NEW YORK, Aug 25 (IFR) - LatAm debt markets recouped some losses on Tuesday as spreads tightened following China’s rate cuts, though traders saw little immediate upside for the commodity-reliant region.
“We have hit the tights of the day, but I don’t see us rallying any more,” said a New York-based trader. “We are not seeing any follow-through. It is not as if people are gung-ho.”
Even though oil and metal prices staged a modest rebound, Latin America remains vulnerable as investors assess values in light of a possible hard landing in China.
“We are oversold if this is not the beginning of a bigger crisis in China,” said Siobhan Morden, head of Latin America strategy at Jefferies.
The benchmark 2024s of Brazilian oil company Petrobras tightened to 625bp-615bp before settling at around 630bp-620bp on Tuesday after reaching 680bp-655bp in the previous session.
“Investors are trying to figure out what sub-US$40 a barrel means - and which credits are of most concern,” one syndicate banker told IFR. “Colombia is probably number one.”
Though Colombia’s 2024s tightened about 8bp Tuesday to 245bp, they remained substantially wider than the 181bp seen on the 2025s of fellow oil exporter Mexico.
“The problem with Colombia is that not only do they have the highest oil dependence among investment-grade credits, but there is no recognition that this oil shock is permanent,” said Morden.

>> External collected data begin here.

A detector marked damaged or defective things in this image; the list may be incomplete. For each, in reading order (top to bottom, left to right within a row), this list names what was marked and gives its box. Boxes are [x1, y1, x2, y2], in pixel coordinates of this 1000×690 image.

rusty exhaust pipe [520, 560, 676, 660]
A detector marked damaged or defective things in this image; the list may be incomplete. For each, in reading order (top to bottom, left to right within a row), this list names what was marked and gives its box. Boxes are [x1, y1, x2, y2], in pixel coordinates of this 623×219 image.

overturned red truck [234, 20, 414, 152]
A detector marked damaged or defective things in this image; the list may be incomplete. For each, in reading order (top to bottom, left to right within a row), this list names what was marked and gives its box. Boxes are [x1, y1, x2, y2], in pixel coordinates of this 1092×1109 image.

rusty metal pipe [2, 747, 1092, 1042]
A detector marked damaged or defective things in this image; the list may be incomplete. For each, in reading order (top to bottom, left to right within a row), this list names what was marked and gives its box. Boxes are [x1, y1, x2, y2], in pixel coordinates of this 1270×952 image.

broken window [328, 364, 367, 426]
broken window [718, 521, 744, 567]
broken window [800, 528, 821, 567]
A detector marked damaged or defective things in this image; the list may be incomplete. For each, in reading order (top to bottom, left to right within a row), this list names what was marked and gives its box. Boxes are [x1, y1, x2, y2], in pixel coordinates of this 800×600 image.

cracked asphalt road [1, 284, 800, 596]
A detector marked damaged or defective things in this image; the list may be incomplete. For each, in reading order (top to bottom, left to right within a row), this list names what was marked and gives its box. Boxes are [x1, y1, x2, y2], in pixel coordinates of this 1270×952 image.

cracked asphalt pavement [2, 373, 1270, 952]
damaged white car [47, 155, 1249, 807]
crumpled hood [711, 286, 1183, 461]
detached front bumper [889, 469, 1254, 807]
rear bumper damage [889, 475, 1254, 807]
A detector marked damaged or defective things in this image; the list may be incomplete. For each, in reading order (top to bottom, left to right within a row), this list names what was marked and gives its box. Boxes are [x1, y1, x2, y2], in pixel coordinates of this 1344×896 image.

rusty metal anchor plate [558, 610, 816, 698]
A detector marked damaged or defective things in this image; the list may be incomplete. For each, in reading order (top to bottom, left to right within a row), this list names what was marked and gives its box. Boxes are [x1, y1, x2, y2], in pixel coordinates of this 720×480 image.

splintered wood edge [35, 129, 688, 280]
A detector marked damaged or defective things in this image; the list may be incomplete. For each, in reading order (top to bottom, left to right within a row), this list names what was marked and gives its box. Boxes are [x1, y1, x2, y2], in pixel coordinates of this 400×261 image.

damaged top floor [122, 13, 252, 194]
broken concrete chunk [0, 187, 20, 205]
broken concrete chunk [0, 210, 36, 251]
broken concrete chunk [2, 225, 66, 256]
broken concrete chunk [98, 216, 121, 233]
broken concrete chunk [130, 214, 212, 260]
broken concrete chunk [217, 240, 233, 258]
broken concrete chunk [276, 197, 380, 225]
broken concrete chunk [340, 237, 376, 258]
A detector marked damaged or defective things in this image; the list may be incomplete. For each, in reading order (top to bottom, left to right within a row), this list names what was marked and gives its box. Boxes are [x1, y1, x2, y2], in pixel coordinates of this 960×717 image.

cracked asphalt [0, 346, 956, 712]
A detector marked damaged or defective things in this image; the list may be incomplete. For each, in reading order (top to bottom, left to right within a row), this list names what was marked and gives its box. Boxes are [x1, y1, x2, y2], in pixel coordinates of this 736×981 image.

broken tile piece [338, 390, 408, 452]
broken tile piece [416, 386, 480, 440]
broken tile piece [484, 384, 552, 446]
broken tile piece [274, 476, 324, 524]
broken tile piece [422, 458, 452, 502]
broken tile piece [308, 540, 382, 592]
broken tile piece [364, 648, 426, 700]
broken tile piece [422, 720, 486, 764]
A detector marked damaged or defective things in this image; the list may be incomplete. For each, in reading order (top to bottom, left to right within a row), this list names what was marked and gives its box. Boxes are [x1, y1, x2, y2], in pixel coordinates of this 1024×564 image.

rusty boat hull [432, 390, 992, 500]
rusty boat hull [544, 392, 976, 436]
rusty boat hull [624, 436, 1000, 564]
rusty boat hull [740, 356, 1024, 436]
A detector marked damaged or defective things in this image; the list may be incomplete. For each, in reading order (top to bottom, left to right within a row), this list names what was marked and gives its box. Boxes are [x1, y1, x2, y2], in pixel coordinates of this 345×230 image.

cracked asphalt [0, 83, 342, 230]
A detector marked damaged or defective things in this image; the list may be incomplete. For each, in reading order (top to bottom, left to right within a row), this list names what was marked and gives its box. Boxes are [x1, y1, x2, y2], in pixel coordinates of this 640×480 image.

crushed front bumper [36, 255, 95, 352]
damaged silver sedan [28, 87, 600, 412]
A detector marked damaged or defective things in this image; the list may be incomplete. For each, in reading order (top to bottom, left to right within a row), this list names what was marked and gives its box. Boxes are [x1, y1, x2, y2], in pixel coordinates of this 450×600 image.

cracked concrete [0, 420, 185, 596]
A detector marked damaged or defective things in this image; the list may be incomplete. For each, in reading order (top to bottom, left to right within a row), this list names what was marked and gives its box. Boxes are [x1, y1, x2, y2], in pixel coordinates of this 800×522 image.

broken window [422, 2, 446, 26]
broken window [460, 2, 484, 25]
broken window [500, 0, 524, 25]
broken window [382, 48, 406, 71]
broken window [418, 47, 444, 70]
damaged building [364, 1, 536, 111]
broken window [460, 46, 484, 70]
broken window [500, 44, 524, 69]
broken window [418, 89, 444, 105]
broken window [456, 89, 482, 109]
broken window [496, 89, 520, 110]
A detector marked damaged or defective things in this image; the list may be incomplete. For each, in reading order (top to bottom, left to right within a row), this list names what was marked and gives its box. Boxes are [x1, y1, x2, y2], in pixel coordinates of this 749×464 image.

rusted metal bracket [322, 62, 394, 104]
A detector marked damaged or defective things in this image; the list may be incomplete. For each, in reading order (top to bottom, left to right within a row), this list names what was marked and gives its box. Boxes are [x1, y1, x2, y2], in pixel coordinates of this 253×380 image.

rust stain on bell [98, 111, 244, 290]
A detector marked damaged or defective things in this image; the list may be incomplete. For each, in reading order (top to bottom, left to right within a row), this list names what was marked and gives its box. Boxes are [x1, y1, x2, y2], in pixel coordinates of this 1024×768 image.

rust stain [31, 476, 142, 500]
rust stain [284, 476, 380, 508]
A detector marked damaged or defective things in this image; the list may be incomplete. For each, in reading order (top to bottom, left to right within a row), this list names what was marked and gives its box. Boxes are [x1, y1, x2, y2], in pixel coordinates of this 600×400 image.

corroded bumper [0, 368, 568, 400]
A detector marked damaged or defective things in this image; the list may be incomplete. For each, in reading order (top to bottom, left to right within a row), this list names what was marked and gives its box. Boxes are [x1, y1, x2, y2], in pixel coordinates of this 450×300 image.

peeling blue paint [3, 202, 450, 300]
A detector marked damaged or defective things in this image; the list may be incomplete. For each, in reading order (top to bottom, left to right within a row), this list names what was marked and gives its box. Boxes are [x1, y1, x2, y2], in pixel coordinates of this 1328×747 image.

The country’s local currency 10-year Treasuries - better know as TES - have sold off heavily, widening about 35bp since Friday to trade at around 7.70%.
With about 16% of the domestic TES now in foreign hands, the market is particularly susceptible to a sell-off given its relatively small size, Morden said.
Meanwhile the primary markets remain in the doldrums, though bankers say that early September should bring a string of roadshow announcements.
Several Mexican real estate investment trusts (REITs) are heard looking to raise funding in the dollar bond markets and preparing investors meetings.